"""

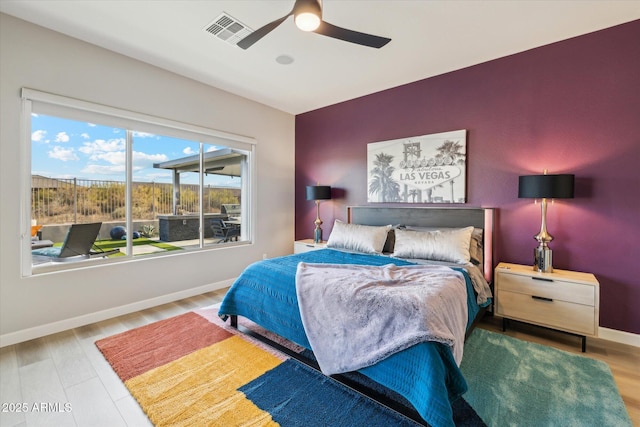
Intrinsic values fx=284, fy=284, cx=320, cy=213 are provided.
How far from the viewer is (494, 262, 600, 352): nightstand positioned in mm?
2430

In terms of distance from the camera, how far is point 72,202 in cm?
307

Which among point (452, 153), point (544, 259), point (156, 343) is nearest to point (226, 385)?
point (156, 343)

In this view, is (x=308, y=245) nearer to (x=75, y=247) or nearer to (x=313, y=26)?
(x=75, y=247)

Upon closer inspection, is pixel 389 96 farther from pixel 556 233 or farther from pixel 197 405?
pixel 197 405

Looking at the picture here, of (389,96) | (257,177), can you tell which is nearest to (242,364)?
(257,177)

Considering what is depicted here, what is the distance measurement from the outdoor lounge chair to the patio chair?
56.3 inches

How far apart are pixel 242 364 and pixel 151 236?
2.32 m

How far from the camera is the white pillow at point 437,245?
9.59ft

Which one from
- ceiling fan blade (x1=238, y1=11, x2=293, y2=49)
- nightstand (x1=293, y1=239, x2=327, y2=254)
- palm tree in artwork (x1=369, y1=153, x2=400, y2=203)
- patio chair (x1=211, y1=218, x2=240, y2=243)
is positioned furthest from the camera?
nightstand (x1=293, y1=239, x2=327, y2=254)

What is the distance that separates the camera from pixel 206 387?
199cm

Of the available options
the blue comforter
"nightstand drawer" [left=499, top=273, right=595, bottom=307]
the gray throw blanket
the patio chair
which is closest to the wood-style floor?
"nightstand drawer" [left=499, top=273, right=595, bottom=307]

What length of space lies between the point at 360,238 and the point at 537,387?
2.12 m

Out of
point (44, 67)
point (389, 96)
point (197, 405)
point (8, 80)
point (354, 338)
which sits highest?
point (389, 96)

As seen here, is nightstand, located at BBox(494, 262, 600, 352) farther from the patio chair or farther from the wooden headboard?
the patio chair
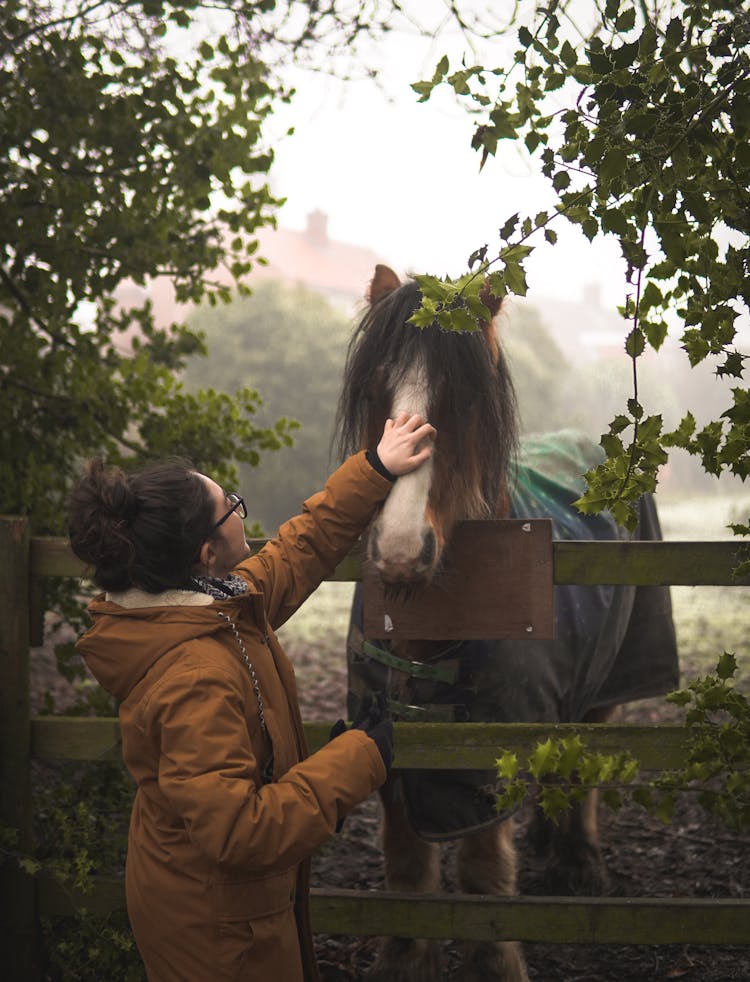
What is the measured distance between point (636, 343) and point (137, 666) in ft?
3.95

"""

**Problem to work on:** Format the records above as a JSON list of strings, with one string per line and blank lines omitted. Leave the pictures out.

**Answer to the exercise:**
[
  "Intrinsic values fx=284, fy=284, cx=320, cy=213 are provided.",
  "How far from the viewer is (494, 262, 600, 352): nightstand positioned in mm?",
  "2430",
  "In terms of distance from the camera, how far is point 72,202 in cm?",
  "307",
  "Which among point (452, 153), point (544, 259), point (156, 343) is nearest to point (226, 385)?",
  "point (156, 343)",
  "In this view, is (x=308, y=245) nearer to (x=75, y=247) or nearer to (x=313, y=26)?",
  "(x=75, y=247)",
  "Upon closer inspection, is pixel 389 96 farther from pixel 556 233 or farther from pixel 197 405?",
  "pixel 197 405",
  "Looking at the picture here, of (389,96) | (257,177), can you tell which is nearest to (242,364)?",
  "(257,177)",
  "Considering what is depicted here, what is the distance measurement from the outdoor lounge chair to the patio chair?",
  "56.3 inches",
  "How far apart are pixel 242 364 and pixel 151 236?",
  "2.32 m",
  "How far from the camera is the white pillow at point 437,245?",
  "9.59ft",
  "Which one from",
  "- ceiling fan blade (x1=238, y1=11, x2=293, y2=49)",
  "- nightstand (x1=293, y1=239, x2=327, y2=254)",
  "- palm tree in artwork (x1=369, y1=153, x2=400, y2=203)",
  "- patio chair (x1=211, y1=218, x2=240, y2=243)",
  "is positioned furthest from the camera?",
  "nightstand (x1=293, y1=239, x2=327, y2=254)",
  "What is the distance that separates the camera from pixel 206 387?",
  "199cm",
  "Of the available options",
  "the blue comforter",
  "\"nightstand drawer\" [left=499, top=273, right=595, bottom=307]",
  "the gray throw blanket",
  "the patio chair",
  "which is closest to the wood-style floor?",
  "\"nightstand drawer\" [left=499, top=273, right=595, bottom=307]",
  "What length of space lies between the point at 360,238 and the point at 537,387?",
  "2.12 m",
  "Out of",
  "point (44, 67)",
  "point (389, 96)",
  "point (197, 405)",
  "point (8, 80)",
  "point (354, 338)",
  "which sits highest?",
  "point (389, 96)",
  "As seen here, is nightstand, located at BBox(494, 262, 600, 352) farther from the patio chair or farther from the wooden headboard?",
  "the patio chair",
  "What is the measured distance between point (636, 343) and point (137, 666) in ft?",
  "3.95"
]